2. Meek Mill - Wins & Losses
There's really never been a Meek Mill project that I've disliked or been disappointed by, but most of them are a few iffy choices away from fulfilling his potential. And Dreams & Nightmares and Dreams Worth More Than Money, for all their respective strengths and enduring songs, each wound up with a slightly wrongheaded idea of what a major label Meek Mill album should be. So Wins & Losses is refreshing because it feels like the first time he's really gotten that recipe right. Where Dreams & Nightmares had some awkward flirtation with AutoTune, Meek finally found a way to rap melodically that suits him and doesn't sound like an impression of anyone else on Meekend Music II's "Save Me" that carries over to "1942 Flows" and "Fall Thru" on Wins & Losses; it works out a lot better than, say, French Montana's unlistenable embrace of sing rapping on Jungle Rules. But really the whole album is just jam packed with great tracks like "Glow Up" and "We Ball" and "Fuck That Check Up" and "Young Black America" that, taken together, show his range more than any previous release and kind of put to rest the idea that he's a one-dimensional street rap shouter.

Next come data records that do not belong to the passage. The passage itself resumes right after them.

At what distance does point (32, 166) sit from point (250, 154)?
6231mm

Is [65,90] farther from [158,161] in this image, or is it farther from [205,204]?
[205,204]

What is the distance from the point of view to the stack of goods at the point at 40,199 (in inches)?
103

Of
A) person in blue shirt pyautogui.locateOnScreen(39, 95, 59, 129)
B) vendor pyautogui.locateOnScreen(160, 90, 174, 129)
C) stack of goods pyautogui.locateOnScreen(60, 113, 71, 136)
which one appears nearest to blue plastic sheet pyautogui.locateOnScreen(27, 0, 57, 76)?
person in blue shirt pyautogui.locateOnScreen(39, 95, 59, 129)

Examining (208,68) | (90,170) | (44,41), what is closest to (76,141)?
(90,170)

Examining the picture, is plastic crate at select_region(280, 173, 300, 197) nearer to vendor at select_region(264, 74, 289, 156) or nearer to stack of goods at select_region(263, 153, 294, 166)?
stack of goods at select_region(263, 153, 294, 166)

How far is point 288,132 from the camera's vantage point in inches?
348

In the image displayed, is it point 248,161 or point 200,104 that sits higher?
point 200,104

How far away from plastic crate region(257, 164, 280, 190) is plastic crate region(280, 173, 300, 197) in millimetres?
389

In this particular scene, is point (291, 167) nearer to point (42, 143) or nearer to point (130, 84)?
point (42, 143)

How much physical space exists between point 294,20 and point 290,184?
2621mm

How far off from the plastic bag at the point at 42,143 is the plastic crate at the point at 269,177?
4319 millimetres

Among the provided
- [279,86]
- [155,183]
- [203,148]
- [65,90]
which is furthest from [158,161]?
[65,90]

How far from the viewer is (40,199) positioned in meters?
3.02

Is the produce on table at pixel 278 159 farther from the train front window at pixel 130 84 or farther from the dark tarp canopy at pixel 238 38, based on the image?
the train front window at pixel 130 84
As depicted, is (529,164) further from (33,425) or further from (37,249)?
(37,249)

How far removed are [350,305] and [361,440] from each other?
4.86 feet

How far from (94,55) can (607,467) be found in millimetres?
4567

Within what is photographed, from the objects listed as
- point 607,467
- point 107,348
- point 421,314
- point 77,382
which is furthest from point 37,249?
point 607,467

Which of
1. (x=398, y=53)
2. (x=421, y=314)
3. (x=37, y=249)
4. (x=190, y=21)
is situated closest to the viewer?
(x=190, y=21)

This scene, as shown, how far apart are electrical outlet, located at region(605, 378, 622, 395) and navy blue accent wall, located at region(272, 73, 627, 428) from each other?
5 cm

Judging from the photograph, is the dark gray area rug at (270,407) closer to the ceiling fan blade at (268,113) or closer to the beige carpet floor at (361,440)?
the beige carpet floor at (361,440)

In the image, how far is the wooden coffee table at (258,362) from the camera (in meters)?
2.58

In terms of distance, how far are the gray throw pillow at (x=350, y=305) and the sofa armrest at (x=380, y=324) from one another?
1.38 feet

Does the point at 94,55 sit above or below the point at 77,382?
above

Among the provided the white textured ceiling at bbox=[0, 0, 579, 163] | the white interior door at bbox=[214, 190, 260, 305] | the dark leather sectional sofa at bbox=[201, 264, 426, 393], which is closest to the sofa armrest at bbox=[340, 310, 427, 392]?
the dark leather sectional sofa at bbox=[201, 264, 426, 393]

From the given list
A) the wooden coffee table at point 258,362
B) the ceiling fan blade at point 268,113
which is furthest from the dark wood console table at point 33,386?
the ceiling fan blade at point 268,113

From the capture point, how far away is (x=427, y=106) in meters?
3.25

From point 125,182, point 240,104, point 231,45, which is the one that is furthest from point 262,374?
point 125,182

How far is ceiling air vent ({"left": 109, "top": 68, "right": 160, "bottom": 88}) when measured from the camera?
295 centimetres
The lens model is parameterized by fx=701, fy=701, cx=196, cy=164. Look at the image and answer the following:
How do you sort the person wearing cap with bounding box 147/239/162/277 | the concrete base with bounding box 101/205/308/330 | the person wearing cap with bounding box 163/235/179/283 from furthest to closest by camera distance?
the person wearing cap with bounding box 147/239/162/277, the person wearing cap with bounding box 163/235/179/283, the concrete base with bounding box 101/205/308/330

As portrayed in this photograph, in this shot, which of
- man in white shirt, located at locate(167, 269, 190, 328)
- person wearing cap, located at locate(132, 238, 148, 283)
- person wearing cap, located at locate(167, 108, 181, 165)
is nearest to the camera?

3. Nine Inch Nails - Add Violence EP
I enjoyed the Not The Actual Events EP when it was released last December, but I then promptly pretty much forgot it existed until another EP was announced six months later as part of a trilogy of Nine Inch Nails EPs. Broken notwithstanding, I think of NIN as being well suited to big immersive albums, so I was a little skeptical about the switch to the EP format, but now I'm really on board with it and looking forward to the next installment. "Less Than" is the most instantly hooky thing they've released since "The Hand That Feeds." And the 11-minute closing track, "The Background World," is the longest NIN song to date and has this groove with an irregular loop point that plays over and over and gradually gets more distorted. So this really kind has a nice range for such a short record. And Reznor has always been an inspiration to me just in how he merges synth pop and dance music with heavy rock and he just seems to get more inventive with it with time.

4. Us And Us Only - Full Flower
Us And Us Only's drummer Sean Mercer is a producer/engineer at Mobtown Studios in Baltimore, a place that I've been hanging out and recording at for nearly a decade. So I've known him a little and have heard Us And Us Only's music from the beginning, and we included one of their tracks on Mobtown's compilation that I helped assemble in 2013, and I shared the stage with them for the release party and was really impressed by their set. So it's been really exciting to see Us And Us Only's profile rise with each EP for the last few years and then a lot of good press come in for Full Flower, their first album, but it's also bittersweet because the place where the album was made and which has been so important to me, Mobtown, is closing down in a couple months. But I really dig this record, even if I almost wish they saved some of the songs on the Bored Crusader EP for it.

5. Vinny Vegas - Clear The Walls
Vinny Vegas is another Baltimore band who I have a personal connection to -- they appeared on the same 2013 compilation I worked on, and frontman Scott Siskind sang two songs on my album -- so, as always, I welcome you to take my praise for my friends and associates with a grain of salt. Vinny Vegas's 2nd full-length is really beautifully recorded, though, I'm such a fan of Scott's voice and he really goes for some big soaring, dramatic melodies on here.

6. Aminé - Good For You
Aminé appeared on XXL's 'Freshmen' cover a few weeks ago, and his single "Caroline" is the 2nd biggest hit by any of the 10 rappers on that cover. But out of all those artists, he kinda feels like the one who is most synonymous with one particular song, who doesn't have much of a following or public image beyond it, the mostly likely to be eventually tagged as a 'one hit wonder' even if half of them are likely to wound up with pitifully short careers. And I think that's kind of a shame, because his music, as much as it feels of a piece with a certain strain of self-impressed quirky post-regional rappers found on the XXL cover and elsewhere, has its own unique texture and sensibility that nobody else is doing. He gets in some pretty clever lines here and there and I really love the squirrelly funky sound of "Yellow" and "STFU" and the aesthetic triangulated by him having guests like Nelly, Offset, and Charlie Wilson.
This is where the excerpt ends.